Students learn about jobs at Virginia’s ports

Gary Hahn, distribution operations manager for Newell Brands, speaks to area high school students during a career seminar hosted by the Port of Virginia at Lord Fairfax Community College in Middletown on Wednesday. Rich Cooley/Daily
Jennifer Reynoso, 17, left, and April Hernandez, 18, right, both Central High School students, listen during a discussion of job opportunities. Rich Cooley/Daily
Andy Bonett, left, and Leo Bzlesky, right, both 17 and Clarke County High School students, listen as presenters talk about job opportunities. Rich Cooley/Daily

MIDDLETOWN – Students from Winchester and Frederick, Warren, Shenandoah, Clarke and Page counties gathered Wednesday at Lord Fairfax Community College for a career seminar to learn about opportunities offered at and created by Virginia’s ports.

The seminar, “The Global Economy Won’t Move Without You,” was hosted by the Port of Virginia, which oversees Virginia’s coastal ports and the Virginia Inland Port in Warren County, began with a panel discussion featuring individuals involved in logistics. Representatives from Newell Brands (Rubbermaid), Port of Virginia, Eagle Systems Inc. and CrossGlobe made presentations before moving on to breakout sessions where they spoke to groups of students.

Gary Hahn, distribution operations manager for Newell Brands, explained the jobs offered by companies like his and how places like Lord Fairfax Community College are a great way to find workers.
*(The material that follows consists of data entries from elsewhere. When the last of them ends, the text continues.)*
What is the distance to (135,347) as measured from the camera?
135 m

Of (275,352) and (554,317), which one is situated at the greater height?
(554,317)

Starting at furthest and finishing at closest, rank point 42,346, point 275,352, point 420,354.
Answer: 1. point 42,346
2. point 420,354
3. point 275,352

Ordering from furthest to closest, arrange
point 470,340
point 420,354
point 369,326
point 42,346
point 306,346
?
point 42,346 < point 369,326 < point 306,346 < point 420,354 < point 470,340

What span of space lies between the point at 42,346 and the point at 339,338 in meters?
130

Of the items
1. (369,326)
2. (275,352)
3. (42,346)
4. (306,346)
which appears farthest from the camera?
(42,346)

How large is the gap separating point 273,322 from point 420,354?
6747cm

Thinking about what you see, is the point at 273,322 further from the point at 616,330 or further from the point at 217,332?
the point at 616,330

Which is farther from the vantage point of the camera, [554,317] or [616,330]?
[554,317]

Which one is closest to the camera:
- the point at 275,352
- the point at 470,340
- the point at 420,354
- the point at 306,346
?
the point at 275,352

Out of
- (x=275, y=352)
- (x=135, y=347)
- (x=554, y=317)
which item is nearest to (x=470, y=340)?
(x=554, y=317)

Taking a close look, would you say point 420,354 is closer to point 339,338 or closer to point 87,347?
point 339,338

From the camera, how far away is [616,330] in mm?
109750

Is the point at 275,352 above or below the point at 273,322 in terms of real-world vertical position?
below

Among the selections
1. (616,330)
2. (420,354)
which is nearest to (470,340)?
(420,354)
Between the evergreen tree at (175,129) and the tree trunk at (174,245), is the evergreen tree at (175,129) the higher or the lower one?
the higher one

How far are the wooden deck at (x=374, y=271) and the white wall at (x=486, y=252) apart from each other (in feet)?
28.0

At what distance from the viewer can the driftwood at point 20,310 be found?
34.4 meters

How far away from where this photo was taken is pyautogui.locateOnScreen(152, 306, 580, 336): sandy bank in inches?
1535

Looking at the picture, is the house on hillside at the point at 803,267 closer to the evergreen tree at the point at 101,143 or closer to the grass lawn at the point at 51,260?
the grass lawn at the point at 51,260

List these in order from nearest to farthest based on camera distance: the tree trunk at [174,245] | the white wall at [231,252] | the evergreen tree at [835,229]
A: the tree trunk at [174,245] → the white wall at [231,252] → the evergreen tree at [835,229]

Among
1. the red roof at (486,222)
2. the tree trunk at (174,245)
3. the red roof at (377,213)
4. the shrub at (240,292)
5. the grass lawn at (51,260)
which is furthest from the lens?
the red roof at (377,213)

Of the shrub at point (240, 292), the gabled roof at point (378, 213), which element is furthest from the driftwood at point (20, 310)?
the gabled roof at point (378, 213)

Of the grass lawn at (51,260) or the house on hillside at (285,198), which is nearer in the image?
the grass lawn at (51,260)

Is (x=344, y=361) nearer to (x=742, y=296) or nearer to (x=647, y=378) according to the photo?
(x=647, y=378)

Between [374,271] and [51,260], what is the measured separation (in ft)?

“As an operations manager, I use Lord Fairfax to train my people,” he said. “I require them to do two trainings – continuous education just like you guys – some based on skill set, some based on new people. It’s been great. My folks love it. It gets them out of the operations. When you train on site, people are distracted.”

The speakers discussed the variety of paths they took to get where they are today.   Some graduated from college and took a more “traditional” route to their career. Some attended college and decided it wasn’t for them and some went right into the workforce out of high school.

Michael Abel teaches an electricity and cabling class at Blue Ridge Technical Center in Front Royal. He emphasized that not all of his students will become licensed electricians and said career fairs like the Port of Virginia’s are important for “opening the eyes” of his students to other paths.

“We have a lot of industry in our area right now,” he said. “They’re reaching out, trying to show opportunities to students – what’s out there, what’s around them. I just asked them the question a while ago. … ‘What percentage of this class is going to go on to be electricians?’ There’s a whole other world out there. I’ve talked to them about Rubbermaid and Kraft, just to open up their eyes. It’s not all about electricity.”

Anthony Moore, a 17-year-old senior in Abel’s class, said he learned a lot about the kinds of jobs offered by the ports and other supply-chain-related opportunities.

“I was surprised at the amount of jobs that it (Virginia Inland Port) offers,” he said. “I never thought about how it branches out that far. … I have several ideas on what I want to do. I’m just going as it rolls pretty much.”

Tyrelle Robinson, also a senior in Abel’s class, said the proximity of opportunities surprised him.

“I didn’t know that we were so close to something so big,” he said. “There are a lot of job (opportunities.)”

Collin Dunivan, a junior in Abel’s class, said he was unaware of the presence of such a large nearby employer.

“I didn’t know that there were so many terminals around,” he said. “I didn’t know there were so many of them. I thought it was one big thing, but they’re separate.”

All three students said that they have more interest in the port system after hearing the presentations and having their questions answered.